§ Source extract
————

A project's DNA is a set of fundamental aspects of a game that a player dives into in the first minutes of playing. This determines the chance of retention after the first minute as well as the marginal chance of growth with every consecutive minute in the game. The higher the starting value and the higher the marginal growth, the strong the DNA and its potential.
"If retention is not growing or even dropping, it indicates a fundamental problem. I call this problem a wormhole"
This microanalysis allows looking beyond genre boundaries and seeing a project completely raw. When we assess a player's will to continue playing after the first minute and measure how much more they're inclined to keep playing with every other minute, what we get is a player's subconscious reaction. This short timeframe provides very little to no data for a gamer to make a conscious decision. But it is made subconsciously. If a game's concept and its implementation are strong enough, this will keep the player engaged subconsciously and the longer they play the stronger its influence.
When is the right moment to assess the DNA?
This concept works once a project has at least 10 minutes of ready-for-release quality gameplay.
Once you get the game up and running well enough, its hit potential can theoretically be measured at the vertical slice stage. You can, in reality, measure it no earlier than at the closed alpha stage since you need a large volume of data to form a graph. This research is based on classic by-the-minute retention. In order to compile the data into a chart, you need representational groups of users for each of the 10 minutes. Our estimations suggest that at least 40,000 registrations are the required minimum. As soon as you can provide that volume of users for 10 minutes of ready-for-release quality gameplay, you will be to determine the project's DNA.
How to interpret the DNA?
Your result will be in the form of a curve with the base data only providing value when compared to other curves calculated the same way. When you're dealing with minute-by-minute retention, the task depends very much on the project. It's important to know how users log in and log out and how the server is reading this data. Your maximum value will be determined in comparing projects with similar server solutions.

————

§ Source material
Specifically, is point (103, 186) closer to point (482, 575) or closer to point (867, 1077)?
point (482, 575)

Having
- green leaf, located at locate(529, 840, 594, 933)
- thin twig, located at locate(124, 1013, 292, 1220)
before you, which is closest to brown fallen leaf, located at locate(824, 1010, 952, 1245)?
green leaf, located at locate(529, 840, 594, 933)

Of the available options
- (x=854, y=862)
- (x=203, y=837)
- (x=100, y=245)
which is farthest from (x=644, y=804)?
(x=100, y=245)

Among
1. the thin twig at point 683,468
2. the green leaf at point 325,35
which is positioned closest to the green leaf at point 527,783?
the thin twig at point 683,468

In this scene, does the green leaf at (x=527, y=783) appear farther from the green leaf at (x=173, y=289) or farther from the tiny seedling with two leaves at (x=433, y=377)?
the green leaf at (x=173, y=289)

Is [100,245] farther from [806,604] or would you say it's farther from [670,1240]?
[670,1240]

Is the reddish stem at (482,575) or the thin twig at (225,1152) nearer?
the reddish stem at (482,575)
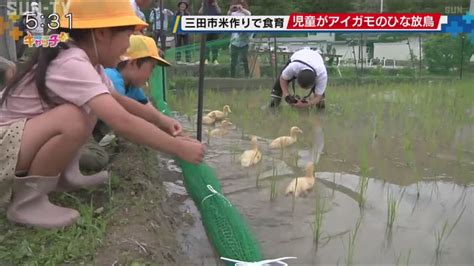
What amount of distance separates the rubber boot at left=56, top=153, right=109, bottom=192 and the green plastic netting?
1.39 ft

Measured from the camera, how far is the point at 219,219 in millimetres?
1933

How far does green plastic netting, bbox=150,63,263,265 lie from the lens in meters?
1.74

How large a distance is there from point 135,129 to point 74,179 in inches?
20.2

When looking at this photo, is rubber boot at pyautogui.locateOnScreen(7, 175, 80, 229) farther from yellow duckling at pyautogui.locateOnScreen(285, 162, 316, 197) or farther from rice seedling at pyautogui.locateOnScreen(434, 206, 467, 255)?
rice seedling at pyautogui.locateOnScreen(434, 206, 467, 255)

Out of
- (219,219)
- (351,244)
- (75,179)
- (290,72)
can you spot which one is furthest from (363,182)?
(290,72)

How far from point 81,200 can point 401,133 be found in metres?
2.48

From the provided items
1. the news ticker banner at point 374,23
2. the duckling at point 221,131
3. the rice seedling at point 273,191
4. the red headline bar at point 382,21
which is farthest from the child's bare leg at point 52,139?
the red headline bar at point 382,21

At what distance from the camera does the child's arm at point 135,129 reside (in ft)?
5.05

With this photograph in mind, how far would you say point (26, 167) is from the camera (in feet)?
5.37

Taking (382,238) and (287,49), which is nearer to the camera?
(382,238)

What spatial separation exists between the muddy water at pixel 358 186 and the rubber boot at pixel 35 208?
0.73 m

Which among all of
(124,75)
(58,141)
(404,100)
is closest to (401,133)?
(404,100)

————

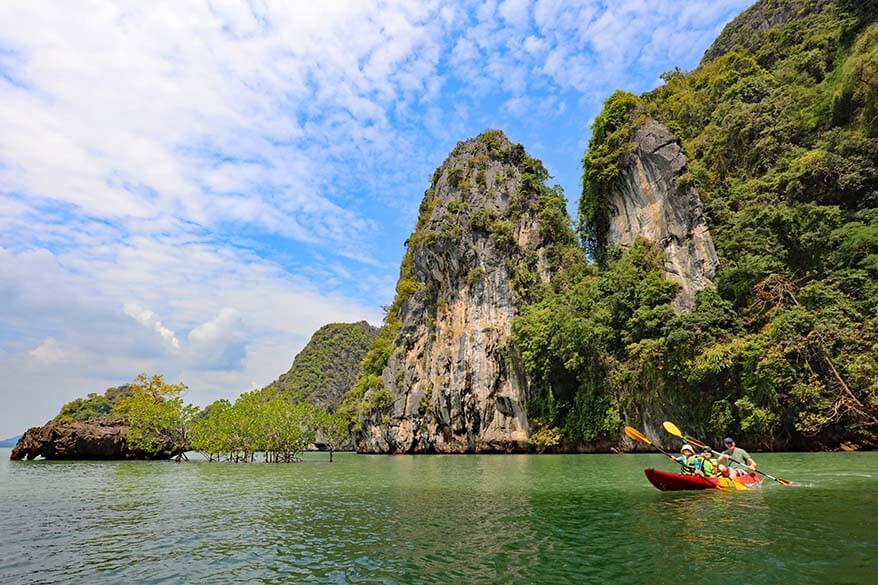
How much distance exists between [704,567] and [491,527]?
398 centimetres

————

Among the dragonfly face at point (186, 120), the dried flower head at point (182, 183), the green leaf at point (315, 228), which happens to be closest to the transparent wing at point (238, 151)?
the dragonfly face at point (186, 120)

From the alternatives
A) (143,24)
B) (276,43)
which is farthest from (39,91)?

————

§ Tasks
[1] Decide whether each statement below agrees with the text on a game's DNA, answering yes or no and quoting the deciding words of the text. (a) The approach requires a project to have at least 10 minutes of ready-for-release quality gameplay. (b) In practice, the DNA can be measured as early as the vertical slice stage. (c) The estimated minimum number of registrations needed is 40,000.
[2] Copy everything in the text on a game's DNA from "Your result will" down to "similar server solutions.".
[3] Write what follows the final sentence of the text on a game's DNA.

§ Results of the tasks
[1]
(a) Yes: "This concept works once a project has at least 10 minutes of ready-for-release quality gameplay."
(b) No: "You can, in reality, measure it no earlier than at the closed alpha stage since you need a large volume of data to form a graph."
(c) Yes: "Our estimations suggest that at least 40,000 registrations are the required minimum."

[2]
Your result will be in the form of a curve with the base data only providing value when compared to other curves calculated the same way. When you're dealing with minute-by-minute retention, the task depends very much on the project. It's important to know how users log in and log out and how the server is reading this data. Your maximum value will be determined in comparing projects with similar server solutions.

[3]
Even if you have nothing to compare with, you can still assess the project by looking at the growth dynamics. A successful game would have retention growing with every passing minute, so it means the more that players play, the more they like it. If retention is not growing or even dropping, it indicates a fundamental problem. I call this problem a wormhole. Here's an example of an evident wormhole in one of our games.
As you can see from the chart, retention growth over the first 10 minutes is very low. While our best-selling games see it at 250%, here it's just 20%. At the same time retention at the second minute is lower than after the first minute, and that means the game is not only failing to engage, it is losing its attracted audience. As long as a project has a wormhole, it cannot effectively acquire new players.
Making the call
Working at a large company which unites more than 10 different studios, each of which is constantly engaged in several projects, I had the opportunity to look at all of our positive experiences and study our success cases, assessing them through analysis and from my own experience.
My task was to learn to evaluate projects not only splitting them into strong or weak, but also by creating a method to assess mixed-feeling projects by analyzing their growth potential, which at times was not evident yet.
I hope my research helps talented developers make weighed decisions when dealing with complex issues as the launch or closing of a project. Because working on a game is not just effort but also time. While developers are always eager to put in the hard work, time is a very limited resource, so use it wisely. Good luck!